Start of SUPPLIED RECORDS

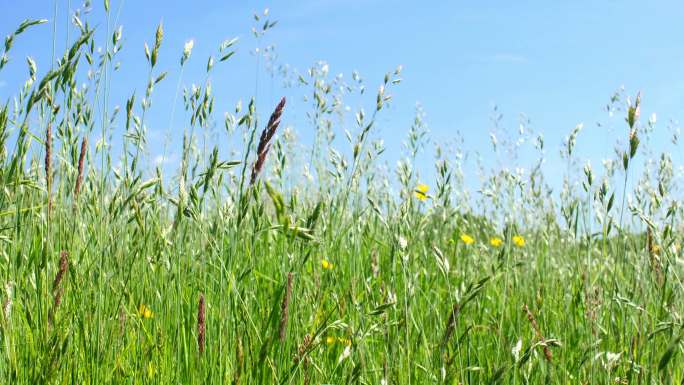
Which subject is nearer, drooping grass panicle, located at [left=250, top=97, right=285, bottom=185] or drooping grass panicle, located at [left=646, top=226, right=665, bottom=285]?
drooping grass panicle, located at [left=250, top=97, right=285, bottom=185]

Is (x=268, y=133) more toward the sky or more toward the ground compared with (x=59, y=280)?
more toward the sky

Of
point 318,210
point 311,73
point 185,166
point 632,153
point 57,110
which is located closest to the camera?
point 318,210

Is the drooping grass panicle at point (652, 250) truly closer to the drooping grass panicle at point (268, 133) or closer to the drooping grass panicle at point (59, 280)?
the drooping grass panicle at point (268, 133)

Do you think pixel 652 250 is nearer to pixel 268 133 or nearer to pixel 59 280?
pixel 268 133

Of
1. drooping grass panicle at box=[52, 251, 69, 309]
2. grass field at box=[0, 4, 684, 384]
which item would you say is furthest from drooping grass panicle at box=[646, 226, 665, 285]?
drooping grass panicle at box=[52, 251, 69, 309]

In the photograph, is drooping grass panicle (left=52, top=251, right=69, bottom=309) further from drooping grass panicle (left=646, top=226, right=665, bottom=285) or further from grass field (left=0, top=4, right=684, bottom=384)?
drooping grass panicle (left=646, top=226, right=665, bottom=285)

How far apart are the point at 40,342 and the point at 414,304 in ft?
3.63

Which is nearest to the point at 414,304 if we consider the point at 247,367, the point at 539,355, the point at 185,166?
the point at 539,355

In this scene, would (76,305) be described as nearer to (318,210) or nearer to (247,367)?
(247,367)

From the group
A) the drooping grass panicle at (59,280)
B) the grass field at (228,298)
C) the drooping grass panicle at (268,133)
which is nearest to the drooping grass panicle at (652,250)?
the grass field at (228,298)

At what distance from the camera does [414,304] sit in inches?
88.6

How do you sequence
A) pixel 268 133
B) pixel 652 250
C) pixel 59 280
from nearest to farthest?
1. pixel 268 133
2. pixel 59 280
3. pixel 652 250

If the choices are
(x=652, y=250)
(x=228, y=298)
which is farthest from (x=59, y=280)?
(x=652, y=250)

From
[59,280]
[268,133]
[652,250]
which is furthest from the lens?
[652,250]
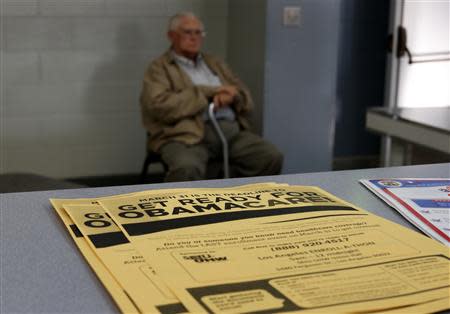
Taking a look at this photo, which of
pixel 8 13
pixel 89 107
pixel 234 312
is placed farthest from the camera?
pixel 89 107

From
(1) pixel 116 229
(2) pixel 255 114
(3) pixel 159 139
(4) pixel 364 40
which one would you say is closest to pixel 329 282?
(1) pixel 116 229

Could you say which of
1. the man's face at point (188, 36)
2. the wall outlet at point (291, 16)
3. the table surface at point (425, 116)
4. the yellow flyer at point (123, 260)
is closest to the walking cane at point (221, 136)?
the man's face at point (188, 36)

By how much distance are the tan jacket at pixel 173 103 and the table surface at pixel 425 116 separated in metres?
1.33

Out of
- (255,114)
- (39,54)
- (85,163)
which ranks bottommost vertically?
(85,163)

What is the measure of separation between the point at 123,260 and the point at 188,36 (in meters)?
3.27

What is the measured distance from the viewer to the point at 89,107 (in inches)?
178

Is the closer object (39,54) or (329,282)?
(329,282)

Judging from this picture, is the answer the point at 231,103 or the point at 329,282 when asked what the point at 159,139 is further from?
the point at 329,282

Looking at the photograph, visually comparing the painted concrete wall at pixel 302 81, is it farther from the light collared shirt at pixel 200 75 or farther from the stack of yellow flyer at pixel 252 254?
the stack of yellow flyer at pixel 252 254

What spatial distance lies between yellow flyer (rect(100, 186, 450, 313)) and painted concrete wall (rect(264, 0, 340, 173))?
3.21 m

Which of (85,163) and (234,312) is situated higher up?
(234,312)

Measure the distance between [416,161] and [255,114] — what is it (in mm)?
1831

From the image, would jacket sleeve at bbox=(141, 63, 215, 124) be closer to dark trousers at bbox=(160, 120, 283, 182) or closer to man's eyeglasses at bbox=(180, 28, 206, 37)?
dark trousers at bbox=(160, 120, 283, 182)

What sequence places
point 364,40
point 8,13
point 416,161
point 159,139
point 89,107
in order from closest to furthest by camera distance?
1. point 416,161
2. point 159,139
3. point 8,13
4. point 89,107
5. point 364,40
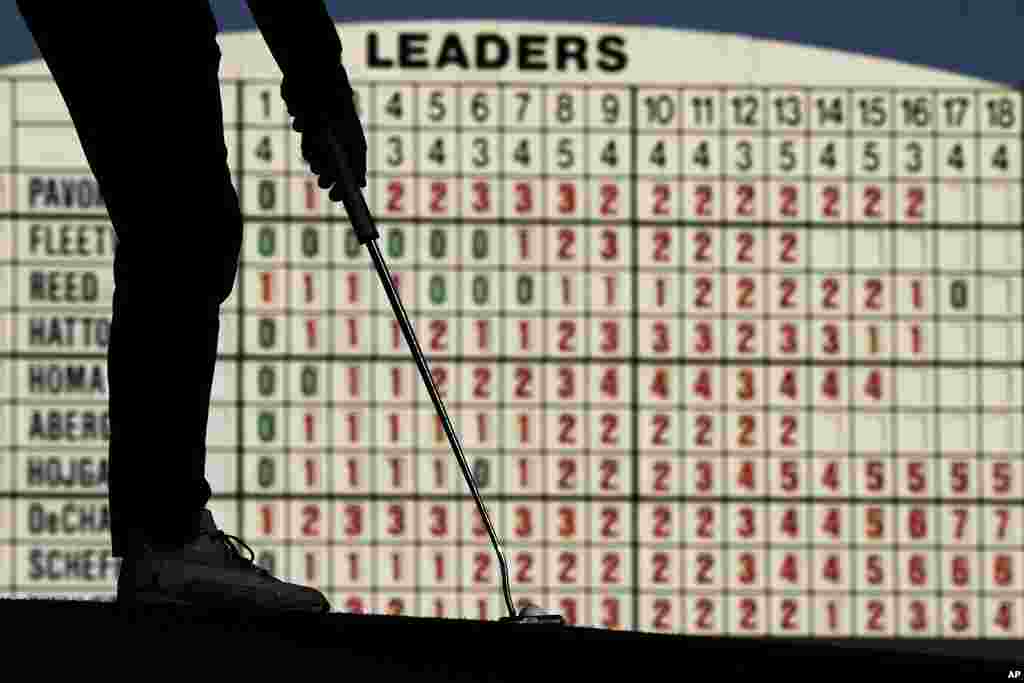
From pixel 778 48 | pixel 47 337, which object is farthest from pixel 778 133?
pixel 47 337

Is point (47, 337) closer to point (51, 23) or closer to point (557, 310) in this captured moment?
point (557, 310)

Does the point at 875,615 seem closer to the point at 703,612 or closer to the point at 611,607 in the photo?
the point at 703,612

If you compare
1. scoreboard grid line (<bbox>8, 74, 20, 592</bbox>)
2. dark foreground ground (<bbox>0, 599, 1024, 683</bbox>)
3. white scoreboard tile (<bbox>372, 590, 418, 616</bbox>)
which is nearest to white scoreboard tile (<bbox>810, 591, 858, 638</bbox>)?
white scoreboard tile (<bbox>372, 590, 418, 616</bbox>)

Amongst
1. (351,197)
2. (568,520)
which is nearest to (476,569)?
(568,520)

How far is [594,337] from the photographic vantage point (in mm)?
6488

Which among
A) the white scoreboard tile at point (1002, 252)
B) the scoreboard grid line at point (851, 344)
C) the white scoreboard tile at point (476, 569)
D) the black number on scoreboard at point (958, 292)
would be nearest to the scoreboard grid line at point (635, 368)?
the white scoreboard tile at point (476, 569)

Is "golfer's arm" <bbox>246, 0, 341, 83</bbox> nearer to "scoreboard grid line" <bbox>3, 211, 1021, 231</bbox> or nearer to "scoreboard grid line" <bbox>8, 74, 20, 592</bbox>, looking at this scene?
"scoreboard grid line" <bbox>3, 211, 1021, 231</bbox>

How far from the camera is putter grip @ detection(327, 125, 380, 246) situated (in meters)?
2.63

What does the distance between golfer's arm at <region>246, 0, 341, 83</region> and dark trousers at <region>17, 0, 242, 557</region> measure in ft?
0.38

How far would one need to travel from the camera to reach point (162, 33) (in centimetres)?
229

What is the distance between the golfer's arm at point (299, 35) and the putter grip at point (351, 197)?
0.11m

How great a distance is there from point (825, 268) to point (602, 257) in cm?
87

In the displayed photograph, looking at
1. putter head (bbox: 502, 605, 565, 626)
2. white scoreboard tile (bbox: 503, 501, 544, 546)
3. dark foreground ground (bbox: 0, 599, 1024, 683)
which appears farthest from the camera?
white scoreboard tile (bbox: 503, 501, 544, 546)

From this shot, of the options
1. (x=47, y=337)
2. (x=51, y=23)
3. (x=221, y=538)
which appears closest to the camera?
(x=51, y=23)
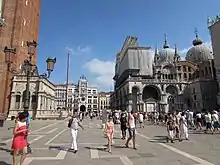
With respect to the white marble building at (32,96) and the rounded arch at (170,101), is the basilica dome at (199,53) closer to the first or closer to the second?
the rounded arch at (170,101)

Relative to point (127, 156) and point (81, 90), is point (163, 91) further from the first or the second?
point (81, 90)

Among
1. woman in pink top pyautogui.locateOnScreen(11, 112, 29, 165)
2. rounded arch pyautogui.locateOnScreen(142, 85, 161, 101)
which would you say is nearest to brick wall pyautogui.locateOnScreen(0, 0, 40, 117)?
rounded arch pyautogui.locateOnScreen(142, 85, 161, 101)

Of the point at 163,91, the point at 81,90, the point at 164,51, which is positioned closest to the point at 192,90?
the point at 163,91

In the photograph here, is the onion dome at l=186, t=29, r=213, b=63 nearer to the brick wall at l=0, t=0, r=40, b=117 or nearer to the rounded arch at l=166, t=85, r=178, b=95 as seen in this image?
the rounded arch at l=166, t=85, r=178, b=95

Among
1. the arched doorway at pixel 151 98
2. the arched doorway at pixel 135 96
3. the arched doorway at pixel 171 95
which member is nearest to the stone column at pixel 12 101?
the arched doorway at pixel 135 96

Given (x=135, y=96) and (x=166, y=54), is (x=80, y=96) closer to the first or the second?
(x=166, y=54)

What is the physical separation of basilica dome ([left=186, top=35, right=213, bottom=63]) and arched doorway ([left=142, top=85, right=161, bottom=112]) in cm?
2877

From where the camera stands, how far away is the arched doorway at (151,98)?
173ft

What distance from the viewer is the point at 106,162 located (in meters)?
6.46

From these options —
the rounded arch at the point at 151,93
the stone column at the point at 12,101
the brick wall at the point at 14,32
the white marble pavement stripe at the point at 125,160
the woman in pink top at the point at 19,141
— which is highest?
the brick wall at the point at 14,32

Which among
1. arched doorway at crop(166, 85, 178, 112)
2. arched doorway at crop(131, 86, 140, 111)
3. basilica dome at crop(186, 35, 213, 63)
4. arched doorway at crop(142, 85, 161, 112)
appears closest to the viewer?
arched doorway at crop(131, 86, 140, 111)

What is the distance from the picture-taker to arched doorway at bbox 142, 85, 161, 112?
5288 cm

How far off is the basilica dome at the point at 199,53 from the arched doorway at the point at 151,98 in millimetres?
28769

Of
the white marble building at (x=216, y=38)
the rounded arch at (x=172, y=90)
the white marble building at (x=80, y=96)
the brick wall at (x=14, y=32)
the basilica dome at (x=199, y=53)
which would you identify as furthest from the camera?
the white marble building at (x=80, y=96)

End of SUPPLIED RECORDS
Start of SUPPLIED RECORDS

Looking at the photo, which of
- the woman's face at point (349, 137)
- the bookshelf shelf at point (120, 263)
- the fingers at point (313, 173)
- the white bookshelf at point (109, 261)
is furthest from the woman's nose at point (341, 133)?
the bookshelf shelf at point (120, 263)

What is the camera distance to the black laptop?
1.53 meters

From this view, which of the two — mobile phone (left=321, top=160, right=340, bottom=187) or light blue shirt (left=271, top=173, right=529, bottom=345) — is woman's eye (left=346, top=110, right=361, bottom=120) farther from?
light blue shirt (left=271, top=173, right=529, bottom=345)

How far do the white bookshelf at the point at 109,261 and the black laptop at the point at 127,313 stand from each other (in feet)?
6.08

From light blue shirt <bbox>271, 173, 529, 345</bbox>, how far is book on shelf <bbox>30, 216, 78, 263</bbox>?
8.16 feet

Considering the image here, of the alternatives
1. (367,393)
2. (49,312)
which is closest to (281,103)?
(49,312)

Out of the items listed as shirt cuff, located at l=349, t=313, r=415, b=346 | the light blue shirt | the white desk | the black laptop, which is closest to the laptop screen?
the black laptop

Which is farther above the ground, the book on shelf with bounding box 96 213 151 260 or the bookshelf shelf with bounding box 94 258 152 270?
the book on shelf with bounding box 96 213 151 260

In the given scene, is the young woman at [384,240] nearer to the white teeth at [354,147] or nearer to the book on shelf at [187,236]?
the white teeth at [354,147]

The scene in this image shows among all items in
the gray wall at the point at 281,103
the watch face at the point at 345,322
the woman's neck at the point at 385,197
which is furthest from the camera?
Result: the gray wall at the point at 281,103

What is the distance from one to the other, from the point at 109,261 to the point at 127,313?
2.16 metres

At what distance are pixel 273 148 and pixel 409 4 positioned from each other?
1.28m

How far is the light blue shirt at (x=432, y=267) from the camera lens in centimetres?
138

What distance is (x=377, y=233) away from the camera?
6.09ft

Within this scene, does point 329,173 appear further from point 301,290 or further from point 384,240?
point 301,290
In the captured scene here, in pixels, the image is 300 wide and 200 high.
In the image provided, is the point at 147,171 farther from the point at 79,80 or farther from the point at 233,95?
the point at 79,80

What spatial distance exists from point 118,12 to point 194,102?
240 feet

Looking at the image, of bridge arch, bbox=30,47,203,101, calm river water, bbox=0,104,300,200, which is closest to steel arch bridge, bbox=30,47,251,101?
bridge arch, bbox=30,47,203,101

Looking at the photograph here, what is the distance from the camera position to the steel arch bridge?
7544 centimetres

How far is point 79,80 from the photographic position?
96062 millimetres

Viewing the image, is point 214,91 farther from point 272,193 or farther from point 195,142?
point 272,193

End of SUPPLIED RECORDS
Start of SUPPLIED RECORDS

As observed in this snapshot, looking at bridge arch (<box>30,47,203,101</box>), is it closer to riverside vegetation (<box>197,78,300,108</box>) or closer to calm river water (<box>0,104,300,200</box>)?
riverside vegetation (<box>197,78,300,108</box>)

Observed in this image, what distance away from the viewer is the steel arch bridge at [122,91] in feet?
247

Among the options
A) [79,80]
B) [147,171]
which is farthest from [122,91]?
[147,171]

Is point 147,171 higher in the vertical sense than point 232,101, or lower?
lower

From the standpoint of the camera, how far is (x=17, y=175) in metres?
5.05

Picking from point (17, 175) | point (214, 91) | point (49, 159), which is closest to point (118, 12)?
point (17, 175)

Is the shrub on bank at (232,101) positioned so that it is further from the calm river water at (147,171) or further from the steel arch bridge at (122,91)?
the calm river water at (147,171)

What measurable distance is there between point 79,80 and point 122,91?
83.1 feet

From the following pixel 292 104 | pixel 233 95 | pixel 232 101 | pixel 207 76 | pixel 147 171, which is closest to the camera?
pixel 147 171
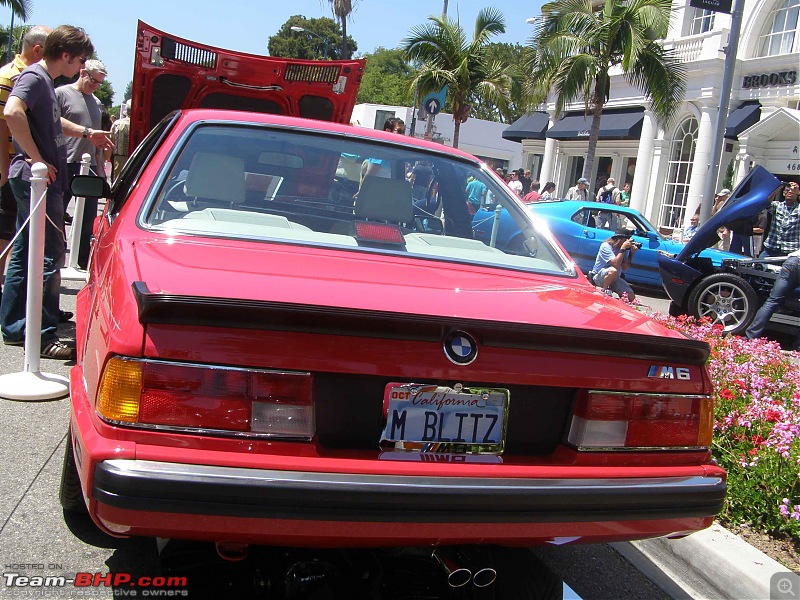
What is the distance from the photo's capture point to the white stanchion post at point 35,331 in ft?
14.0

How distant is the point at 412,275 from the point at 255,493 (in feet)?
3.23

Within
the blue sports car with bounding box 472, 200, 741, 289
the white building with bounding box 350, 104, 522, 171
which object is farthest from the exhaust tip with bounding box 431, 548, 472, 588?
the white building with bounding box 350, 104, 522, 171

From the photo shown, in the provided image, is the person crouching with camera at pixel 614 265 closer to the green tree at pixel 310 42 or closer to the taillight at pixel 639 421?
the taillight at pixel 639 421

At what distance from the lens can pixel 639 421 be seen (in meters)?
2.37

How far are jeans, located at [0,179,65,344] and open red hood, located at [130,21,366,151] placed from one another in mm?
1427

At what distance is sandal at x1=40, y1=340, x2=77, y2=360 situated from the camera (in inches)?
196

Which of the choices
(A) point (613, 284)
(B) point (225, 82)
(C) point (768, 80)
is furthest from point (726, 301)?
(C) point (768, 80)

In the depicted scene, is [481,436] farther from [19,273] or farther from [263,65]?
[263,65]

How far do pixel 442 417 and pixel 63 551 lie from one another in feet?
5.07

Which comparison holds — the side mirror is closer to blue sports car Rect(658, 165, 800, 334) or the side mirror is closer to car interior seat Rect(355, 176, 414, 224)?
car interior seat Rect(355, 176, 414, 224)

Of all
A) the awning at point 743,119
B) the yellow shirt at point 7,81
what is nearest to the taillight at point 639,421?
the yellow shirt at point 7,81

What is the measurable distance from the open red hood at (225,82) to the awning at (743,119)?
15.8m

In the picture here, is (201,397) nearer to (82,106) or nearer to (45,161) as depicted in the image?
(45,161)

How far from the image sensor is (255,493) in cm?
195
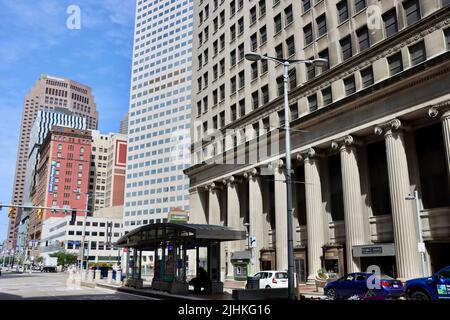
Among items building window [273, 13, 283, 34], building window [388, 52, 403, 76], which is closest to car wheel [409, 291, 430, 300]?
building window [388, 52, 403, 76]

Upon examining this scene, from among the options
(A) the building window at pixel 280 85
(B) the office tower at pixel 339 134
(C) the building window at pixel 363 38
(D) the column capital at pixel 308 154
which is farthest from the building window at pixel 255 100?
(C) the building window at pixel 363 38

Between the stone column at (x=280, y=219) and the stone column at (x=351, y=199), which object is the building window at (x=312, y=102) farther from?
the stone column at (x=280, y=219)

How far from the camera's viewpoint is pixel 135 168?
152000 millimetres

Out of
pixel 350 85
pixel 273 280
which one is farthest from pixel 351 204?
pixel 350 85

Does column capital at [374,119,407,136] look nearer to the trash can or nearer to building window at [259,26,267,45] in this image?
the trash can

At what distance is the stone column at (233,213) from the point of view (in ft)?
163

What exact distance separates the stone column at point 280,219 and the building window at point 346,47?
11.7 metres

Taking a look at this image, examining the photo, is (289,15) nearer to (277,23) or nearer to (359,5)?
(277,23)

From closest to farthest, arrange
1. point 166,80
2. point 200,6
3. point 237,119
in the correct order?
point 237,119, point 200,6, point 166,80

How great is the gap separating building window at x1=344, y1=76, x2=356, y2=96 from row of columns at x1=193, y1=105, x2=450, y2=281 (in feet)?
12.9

End of SUPPLIED RECORDS

◆ **AIM OF THE TASK**
Count the lines in the items above that contain the string "farther". Reply with that number only.

◆ **RESULT**
7